W tej chwili kobieta poczuła ulgę , nikt już nie siedział w jej głowie lecz sama nie była pewna swojej decyzji co do prób uleczenia Nary. Po chwili westchnęła i wzięła wielki łyk sake.

***************
Mężczyźni puścili swoje dłonie , a ich oczy przybrały naturalną dla nich barwę.
-Dzięki.-powiedział Sato zmierzając ku wyjściu z namiotu.
-Proszę...wszystko dla byłego przyjaciela.-odpowiedział szaro-włosy uśmiechając się niezauważalnie.
-Taa...-wymruczał sanitariusz i opuścił mieszkanie znajomego.

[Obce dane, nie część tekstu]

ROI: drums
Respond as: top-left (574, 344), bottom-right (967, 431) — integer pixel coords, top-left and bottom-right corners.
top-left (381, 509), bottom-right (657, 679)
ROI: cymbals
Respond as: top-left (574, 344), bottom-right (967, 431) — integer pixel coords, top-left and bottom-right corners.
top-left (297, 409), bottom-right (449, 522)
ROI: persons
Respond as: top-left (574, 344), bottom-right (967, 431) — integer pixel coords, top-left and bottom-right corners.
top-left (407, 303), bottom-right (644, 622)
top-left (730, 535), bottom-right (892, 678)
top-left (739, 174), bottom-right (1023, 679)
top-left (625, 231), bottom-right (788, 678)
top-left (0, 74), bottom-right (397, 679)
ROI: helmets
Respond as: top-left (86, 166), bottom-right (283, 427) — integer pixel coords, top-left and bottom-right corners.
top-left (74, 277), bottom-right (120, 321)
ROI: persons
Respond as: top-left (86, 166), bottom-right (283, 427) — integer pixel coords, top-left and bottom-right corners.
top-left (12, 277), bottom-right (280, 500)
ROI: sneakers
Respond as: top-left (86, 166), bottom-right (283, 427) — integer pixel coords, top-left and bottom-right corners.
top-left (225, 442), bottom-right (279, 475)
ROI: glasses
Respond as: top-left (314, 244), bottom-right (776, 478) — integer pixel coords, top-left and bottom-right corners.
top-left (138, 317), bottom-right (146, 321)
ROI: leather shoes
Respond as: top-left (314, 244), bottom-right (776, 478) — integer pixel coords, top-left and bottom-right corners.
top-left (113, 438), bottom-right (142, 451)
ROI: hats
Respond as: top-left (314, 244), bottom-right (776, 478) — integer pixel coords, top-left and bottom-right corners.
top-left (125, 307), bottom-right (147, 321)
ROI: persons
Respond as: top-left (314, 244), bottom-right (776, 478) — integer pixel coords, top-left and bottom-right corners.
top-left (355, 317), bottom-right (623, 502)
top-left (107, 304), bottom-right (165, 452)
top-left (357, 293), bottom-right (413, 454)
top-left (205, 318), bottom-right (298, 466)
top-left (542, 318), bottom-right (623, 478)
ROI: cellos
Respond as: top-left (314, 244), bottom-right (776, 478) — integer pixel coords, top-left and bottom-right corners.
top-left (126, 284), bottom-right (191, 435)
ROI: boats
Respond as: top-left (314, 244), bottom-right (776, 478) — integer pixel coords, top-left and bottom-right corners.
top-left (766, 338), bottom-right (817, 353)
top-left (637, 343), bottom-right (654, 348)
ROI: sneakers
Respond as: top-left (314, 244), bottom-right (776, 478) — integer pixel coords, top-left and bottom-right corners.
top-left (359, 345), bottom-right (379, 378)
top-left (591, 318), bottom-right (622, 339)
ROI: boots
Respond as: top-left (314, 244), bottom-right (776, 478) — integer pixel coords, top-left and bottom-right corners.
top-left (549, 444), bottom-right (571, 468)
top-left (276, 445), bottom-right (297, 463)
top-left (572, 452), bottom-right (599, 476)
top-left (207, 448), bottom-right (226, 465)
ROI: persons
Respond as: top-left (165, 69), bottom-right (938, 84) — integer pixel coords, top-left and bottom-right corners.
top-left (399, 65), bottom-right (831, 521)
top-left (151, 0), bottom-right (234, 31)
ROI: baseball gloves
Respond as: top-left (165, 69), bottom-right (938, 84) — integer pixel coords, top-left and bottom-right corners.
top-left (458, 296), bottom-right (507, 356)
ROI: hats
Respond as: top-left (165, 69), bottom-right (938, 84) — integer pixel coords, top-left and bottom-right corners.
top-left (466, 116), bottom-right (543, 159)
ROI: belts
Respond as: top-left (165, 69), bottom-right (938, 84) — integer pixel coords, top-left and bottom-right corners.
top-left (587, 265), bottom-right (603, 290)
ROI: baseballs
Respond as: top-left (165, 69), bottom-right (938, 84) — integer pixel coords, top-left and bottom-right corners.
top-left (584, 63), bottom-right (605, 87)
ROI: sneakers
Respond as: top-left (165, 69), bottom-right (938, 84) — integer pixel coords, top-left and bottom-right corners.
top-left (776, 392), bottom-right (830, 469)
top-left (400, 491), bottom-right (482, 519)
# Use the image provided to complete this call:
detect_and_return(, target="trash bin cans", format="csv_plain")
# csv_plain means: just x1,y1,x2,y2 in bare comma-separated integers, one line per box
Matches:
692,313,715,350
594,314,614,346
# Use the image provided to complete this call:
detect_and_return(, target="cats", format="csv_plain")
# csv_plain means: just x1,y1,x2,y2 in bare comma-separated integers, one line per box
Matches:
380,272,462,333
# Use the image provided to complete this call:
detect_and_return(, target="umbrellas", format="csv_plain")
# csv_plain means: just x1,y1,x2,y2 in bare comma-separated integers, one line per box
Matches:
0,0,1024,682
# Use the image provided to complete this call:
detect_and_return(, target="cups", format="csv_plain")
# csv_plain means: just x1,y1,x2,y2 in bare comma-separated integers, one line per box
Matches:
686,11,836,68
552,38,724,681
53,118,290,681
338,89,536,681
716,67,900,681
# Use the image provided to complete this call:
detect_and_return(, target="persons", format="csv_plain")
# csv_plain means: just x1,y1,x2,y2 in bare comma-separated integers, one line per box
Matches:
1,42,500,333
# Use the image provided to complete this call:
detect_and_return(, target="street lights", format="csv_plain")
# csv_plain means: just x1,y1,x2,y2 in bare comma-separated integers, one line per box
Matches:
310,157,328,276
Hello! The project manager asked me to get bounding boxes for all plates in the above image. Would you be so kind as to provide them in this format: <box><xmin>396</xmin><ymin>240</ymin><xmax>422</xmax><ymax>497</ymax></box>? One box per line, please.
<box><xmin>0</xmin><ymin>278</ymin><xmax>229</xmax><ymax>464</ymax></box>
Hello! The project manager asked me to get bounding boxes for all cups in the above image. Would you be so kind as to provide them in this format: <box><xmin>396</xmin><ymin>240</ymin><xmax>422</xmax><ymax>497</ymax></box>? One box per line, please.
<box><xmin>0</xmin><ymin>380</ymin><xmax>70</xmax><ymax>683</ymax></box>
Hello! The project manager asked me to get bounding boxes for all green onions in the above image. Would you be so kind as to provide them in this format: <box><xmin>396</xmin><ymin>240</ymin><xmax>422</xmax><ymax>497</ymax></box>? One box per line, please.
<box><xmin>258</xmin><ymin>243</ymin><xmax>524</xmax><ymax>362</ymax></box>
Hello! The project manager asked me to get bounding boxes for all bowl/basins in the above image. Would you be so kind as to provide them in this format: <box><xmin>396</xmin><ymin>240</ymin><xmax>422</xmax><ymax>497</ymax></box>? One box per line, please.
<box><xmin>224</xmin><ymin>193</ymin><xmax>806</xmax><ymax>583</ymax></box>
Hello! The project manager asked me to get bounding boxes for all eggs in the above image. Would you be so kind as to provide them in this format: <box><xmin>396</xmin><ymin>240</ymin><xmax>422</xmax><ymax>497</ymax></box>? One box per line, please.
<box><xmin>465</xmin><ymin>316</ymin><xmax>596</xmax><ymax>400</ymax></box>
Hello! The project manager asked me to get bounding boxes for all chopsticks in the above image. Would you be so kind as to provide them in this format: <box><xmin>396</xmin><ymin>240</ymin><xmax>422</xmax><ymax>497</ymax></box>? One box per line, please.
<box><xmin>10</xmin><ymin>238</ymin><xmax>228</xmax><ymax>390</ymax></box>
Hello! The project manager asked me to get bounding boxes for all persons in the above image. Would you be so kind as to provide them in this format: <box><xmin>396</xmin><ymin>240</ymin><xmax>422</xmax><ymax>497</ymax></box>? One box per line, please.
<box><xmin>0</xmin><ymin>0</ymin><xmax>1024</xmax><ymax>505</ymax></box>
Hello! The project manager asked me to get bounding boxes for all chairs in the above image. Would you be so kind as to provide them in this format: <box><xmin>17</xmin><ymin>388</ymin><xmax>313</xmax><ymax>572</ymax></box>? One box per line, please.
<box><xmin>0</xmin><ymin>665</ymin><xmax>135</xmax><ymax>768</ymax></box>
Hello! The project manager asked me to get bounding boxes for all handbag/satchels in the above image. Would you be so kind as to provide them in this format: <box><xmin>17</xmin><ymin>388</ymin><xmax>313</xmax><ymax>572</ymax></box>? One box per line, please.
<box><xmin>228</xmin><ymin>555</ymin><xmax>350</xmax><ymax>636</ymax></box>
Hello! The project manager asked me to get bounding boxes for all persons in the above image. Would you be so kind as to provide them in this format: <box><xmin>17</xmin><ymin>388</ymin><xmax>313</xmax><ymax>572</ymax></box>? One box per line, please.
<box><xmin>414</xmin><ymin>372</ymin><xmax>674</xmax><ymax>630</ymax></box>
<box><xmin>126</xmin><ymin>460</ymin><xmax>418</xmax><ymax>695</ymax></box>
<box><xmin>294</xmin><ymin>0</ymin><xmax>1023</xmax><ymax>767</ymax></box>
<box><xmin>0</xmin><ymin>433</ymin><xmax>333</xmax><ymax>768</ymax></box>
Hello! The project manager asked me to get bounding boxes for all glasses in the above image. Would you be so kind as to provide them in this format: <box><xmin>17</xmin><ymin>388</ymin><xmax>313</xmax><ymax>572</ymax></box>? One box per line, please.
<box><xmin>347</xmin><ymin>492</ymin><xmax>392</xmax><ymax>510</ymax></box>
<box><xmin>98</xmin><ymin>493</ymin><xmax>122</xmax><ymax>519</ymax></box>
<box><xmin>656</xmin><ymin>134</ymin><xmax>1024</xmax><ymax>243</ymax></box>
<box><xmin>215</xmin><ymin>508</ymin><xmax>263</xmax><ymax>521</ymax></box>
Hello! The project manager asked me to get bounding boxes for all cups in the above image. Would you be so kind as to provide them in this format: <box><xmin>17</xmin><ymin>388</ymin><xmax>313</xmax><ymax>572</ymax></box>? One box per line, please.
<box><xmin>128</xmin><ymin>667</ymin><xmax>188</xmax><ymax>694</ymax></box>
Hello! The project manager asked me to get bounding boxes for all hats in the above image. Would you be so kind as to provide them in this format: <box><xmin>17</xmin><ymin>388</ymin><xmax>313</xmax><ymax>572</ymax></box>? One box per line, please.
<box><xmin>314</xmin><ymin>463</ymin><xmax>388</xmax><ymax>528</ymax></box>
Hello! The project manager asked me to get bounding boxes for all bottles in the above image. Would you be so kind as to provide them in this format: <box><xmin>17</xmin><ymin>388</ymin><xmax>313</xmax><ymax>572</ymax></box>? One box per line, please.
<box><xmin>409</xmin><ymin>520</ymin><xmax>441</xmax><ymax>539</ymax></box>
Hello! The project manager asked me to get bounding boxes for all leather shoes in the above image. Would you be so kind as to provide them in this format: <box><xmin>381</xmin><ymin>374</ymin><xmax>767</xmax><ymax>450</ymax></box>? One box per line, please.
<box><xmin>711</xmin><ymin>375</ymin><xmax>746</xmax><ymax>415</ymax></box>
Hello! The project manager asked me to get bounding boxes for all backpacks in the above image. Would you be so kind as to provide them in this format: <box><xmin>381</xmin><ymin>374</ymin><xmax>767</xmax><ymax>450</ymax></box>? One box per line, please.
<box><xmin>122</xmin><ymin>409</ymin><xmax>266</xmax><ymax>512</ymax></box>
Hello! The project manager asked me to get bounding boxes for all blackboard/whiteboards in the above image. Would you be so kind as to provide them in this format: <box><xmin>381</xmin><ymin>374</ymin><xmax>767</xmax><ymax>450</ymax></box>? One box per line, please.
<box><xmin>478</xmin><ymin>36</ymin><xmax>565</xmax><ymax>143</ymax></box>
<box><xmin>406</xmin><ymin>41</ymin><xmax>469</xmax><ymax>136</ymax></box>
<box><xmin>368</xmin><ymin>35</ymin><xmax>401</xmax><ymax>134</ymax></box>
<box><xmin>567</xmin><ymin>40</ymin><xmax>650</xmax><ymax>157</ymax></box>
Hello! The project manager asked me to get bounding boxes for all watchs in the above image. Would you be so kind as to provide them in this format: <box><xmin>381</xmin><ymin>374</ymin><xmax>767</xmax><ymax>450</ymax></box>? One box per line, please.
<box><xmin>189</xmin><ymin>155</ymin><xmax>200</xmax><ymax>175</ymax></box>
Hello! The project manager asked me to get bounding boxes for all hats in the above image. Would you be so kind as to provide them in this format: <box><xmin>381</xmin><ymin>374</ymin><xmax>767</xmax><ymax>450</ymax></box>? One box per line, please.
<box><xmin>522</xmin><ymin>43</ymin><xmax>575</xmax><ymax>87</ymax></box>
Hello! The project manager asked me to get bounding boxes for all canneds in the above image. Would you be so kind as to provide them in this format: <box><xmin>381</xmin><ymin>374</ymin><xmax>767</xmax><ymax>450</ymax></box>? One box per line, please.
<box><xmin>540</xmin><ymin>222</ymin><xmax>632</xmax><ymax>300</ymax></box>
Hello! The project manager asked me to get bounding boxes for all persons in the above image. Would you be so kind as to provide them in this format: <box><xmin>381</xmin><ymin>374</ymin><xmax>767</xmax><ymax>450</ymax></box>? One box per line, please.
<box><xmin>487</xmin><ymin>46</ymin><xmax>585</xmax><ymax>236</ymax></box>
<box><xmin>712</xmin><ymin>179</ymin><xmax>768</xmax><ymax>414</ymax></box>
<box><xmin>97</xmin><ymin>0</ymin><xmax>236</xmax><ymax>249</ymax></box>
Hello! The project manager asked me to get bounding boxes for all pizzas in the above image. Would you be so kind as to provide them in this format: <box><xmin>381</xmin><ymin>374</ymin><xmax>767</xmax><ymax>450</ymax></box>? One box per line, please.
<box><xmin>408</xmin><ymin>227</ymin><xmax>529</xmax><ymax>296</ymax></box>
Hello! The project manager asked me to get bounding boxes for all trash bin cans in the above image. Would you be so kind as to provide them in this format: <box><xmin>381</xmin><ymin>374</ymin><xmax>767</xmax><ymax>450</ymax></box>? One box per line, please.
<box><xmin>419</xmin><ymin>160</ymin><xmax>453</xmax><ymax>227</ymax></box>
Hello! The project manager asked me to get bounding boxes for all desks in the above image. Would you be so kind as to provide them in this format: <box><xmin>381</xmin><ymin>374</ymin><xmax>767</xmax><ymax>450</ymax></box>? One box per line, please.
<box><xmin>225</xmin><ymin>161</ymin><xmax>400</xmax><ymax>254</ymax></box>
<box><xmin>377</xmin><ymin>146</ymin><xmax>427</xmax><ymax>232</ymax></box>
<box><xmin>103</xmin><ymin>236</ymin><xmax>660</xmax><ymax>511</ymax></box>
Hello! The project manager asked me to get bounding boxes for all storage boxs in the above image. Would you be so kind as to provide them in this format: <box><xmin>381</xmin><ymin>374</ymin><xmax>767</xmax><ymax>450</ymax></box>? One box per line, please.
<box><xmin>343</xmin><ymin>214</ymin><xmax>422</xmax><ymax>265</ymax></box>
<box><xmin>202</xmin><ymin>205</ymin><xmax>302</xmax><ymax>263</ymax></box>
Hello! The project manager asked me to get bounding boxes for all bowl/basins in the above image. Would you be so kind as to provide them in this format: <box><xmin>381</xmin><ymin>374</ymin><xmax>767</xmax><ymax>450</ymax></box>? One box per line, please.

Było po północy kiedy powolnym krokiem zbliżał się do szpitala , co prawda rozmowa z piątą zajęła niecałe piętnaście minut ,ale przeciskanie się przez ulicę Suny już trochę więcej. A więc gdy skończył włóczyć się po ojczystej wiosce trafił do szpitala. Wszedł do budynku , okazało się ze czekała tam na niego niemiła niespodzianka.
-Doktorze Sato!-wykrzyczała jakaś pielęgniarka podbiegając do niego.
-Nie mam czasu , idę do swojego gabinetu.-wyprzedził ją.
-Nie może pan! Pacjent ma zawał!-krzyknęła.
-Cholera ! Wiedziałem!- po chwili przeklną pod nosem i razem z sanitariuszką udał się do poszkodowanego.

***************
"Ciemno , duszno , nie mogę złapać powietrza ...chyba zaraz..." Shikamaru gwałtownie się podniósł , jego sen dobiegł końca , a sam go nie pamiętał. Obudził się w gabinecie doktora Isei , pewnie zasnął tam ubiegłej nocy. Usiadł na łóżku po czym próbował z niego wstać , poczuł ból w biodrze , chwycił się za nie po czym upadł na kolana. Zaczął krzyczeć lecz nie na tyle głośno by ktoś mógł go usłyszeć. Miotał się aż w końcu oparł głowę o posadzkę i zaczął ciężej oddychać. Lekko spocony począł się dusić , jego oczom ukazała się ciemność. W głowie panował harmider , niczego nie mógł sobie uświadomić. Wkrótce ujrzał morze , woda w której płyną..., a raczej tonął. Jakaś niewidzialna siła ściągała go na dno , po chwili zapanowała mrok , Nara stracił wszystkie zmysły. Przestał "walczyć" po prostu pozwolił losowi dziać i pogodził się ze śmiercią.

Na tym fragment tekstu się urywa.